Gaining the Confidence to be a Fool Who Dreams
Last Wednesday, November 1, I had the distinct pleasure of speaking to a Tampa women's group dedicated to helping moms connect, called A Mom's Life.
My topic? How to use confidence to follow your dreams.
This topic was culled directly from my heart, as I've been a dreamer pursuing a publishing contract for my YA book series for a long time: through three failed novels and more than 100 agent rejections. It's why I sobbed my head off during Emma Stone's Audition (The Fools Who Dream) in La La Land. I've been there.
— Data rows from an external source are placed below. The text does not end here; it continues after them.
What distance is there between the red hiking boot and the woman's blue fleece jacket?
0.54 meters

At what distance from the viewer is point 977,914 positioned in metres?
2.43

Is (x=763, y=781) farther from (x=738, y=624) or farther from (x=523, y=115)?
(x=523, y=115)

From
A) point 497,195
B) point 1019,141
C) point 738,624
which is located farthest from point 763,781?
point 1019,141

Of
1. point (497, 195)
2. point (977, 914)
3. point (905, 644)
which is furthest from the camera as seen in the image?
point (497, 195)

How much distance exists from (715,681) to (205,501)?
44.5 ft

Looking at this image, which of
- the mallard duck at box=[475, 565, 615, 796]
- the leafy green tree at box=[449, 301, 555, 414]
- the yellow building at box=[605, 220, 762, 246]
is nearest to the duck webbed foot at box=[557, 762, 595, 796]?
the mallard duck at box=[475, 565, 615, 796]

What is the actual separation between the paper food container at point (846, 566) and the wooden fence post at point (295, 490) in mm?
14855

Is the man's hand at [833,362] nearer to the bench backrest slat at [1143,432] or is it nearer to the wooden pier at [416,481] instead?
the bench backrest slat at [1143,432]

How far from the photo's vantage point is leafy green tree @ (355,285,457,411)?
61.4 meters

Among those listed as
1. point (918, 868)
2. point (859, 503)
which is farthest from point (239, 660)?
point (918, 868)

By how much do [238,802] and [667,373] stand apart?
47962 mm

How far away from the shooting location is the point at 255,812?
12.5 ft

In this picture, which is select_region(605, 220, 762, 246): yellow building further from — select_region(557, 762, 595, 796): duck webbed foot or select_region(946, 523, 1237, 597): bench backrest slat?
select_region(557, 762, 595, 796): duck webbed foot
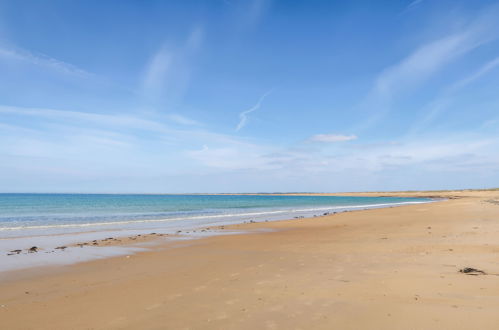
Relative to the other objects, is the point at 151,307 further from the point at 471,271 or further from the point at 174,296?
the point at 471,271

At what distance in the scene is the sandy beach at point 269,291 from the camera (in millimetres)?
5223

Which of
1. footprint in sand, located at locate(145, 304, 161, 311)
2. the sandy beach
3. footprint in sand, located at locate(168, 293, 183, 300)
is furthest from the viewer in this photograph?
footprint in sand, located at locate(168, 293, 183, 300)

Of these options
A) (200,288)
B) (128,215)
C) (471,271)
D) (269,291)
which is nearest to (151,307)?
(200,288)

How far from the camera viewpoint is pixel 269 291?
6.84 meters

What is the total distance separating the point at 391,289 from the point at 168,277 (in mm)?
5633

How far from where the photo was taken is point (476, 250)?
10625mm

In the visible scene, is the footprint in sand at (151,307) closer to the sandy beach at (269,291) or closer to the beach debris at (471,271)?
the sandy beach at (269,291)

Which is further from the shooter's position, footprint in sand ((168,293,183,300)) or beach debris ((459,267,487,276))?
beach debris ((459,267,487,276))

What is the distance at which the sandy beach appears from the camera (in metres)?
5.22

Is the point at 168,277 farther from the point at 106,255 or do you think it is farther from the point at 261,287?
the point at 106,255

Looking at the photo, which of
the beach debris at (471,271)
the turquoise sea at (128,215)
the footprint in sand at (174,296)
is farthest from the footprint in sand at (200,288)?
the turquoise sea at (128,215)

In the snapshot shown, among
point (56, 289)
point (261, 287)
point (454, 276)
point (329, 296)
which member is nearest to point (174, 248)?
point (56, 289)

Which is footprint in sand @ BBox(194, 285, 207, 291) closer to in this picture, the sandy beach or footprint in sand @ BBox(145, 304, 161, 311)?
the sandy beach

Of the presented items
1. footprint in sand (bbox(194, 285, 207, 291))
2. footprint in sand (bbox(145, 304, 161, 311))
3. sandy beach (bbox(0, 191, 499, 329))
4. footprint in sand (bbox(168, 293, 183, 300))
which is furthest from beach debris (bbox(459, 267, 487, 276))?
footprint in sand (bbox(145, 304, 161, 311))
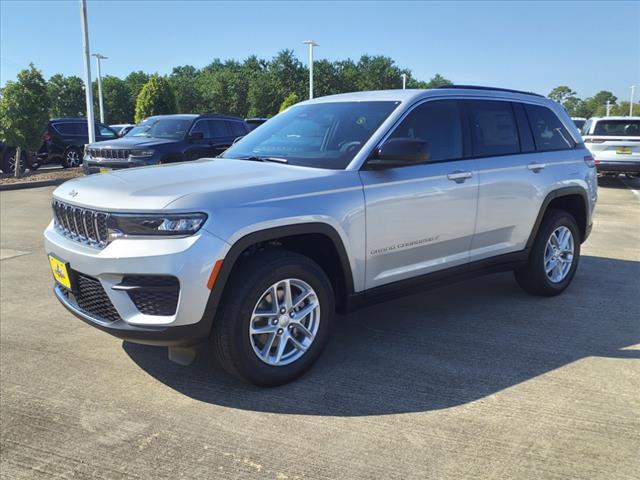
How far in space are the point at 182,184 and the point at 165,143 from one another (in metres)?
8.63

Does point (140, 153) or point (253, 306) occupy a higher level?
point (140, 153)

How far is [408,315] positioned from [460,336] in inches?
23.7

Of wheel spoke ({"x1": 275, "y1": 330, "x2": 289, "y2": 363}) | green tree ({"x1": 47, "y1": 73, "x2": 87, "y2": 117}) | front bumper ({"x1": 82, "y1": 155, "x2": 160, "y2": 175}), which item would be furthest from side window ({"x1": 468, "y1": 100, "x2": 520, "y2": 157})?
green tree ({"x1": 47, "y1": 73, "x2": 87, "y2": 117})

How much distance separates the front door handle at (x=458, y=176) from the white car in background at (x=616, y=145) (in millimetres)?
11769

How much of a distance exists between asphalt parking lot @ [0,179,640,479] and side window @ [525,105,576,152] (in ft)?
4.86

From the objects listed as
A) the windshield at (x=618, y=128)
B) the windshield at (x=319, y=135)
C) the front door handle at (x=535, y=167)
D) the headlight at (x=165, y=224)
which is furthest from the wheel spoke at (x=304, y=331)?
the windshield at (x=618, y=128)

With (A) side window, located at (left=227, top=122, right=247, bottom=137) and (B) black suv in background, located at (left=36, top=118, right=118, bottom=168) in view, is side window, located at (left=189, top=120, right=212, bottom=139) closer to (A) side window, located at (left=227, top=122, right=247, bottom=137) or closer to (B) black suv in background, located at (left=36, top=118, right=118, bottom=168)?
(A) side window, located at (left=227, top=122, right=247, bottom=137)

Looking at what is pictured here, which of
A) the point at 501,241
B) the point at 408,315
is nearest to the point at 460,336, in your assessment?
the point at 408,315

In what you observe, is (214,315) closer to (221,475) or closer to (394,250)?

I've felt the incredible ache of chasing an elusive dream.
After all of these years, I would never have been able to find my agent Kari Sutherland and been on hot pursuit of editors if I hadn't believed I could do it.
Why?
Confidence equals competence. The more you have of one, the more you have of the other. If you are confident, and believe that you can achieve your dreams, (even after getting knocked down again and again), you will believe you can develop. That you can learn. So, you will go after the skills you need to move one step closer to achievement. And you'll keep doing that until you get what you want.
If you lack confidence, however, you will assume you'll never be able to grab your dreams, so you won't allow yourself to develop and learn. The result? You get what you think you can, which is nothing.
Personally, I've been cultivating my confidence for years, because the only other option while pursuing a dream of this magnitude is to sink into misery and disappear.
And I have absolutely no intention of doing that.
I lift my chin, strike a power pose that I taught the moms at the group to simulate to boost their own confidence, and keep moving forward.
One of these days, I'll go from a fool chasing her dreams to an author with a contract, and the confidence I've used over the years to help get me there, will propel me through the ins and outs of the industry.